> [Provided records]:
━━━━━━

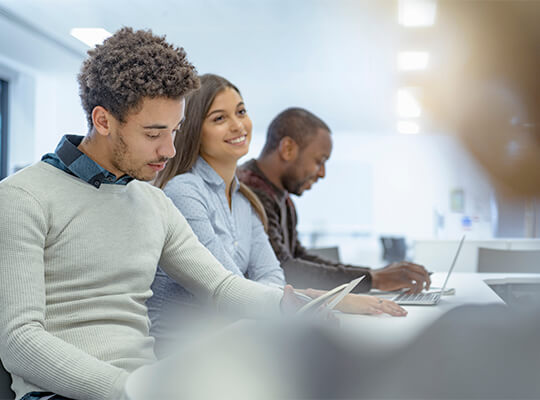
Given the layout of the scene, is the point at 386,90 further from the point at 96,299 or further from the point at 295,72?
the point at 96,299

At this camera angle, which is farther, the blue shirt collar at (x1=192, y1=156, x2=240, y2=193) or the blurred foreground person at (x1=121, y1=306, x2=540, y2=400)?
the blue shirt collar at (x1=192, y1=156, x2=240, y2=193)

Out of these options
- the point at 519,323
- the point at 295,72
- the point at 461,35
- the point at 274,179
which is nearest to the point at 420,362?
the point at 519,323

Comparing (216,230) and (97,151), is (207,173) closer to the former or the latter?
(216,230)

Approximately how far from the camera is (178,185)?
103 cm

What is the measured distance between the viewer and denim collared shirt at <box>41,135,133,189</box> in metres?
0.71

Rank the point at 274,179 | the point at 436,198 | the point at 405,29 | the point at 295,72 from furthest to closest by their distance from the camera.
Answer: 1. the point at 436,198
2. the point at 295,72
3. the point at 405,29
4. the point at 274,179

━━━━━━

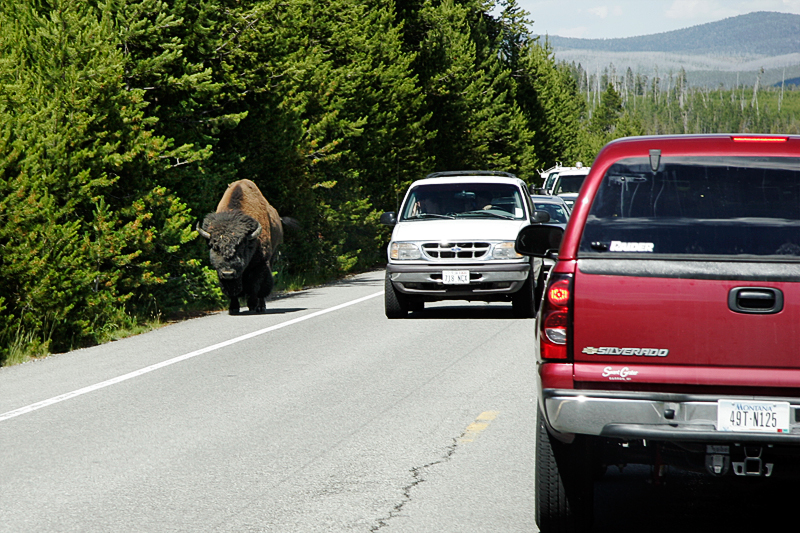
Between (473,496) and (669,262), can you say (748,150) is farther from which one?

━━━━━━

Report each line of the records that contains the word "which". Case counts.

At this camera angle, which is farther, the blue shirt collar at (x1=192, y1=156, x2=240, y2=193) or the blurred foreground person at (x1=121, y1=306, x2=540, y2=400)?
which is nearest to the point at 420,362?
Between (473,496) and (669,262), can you say (748,150) is farther from which one?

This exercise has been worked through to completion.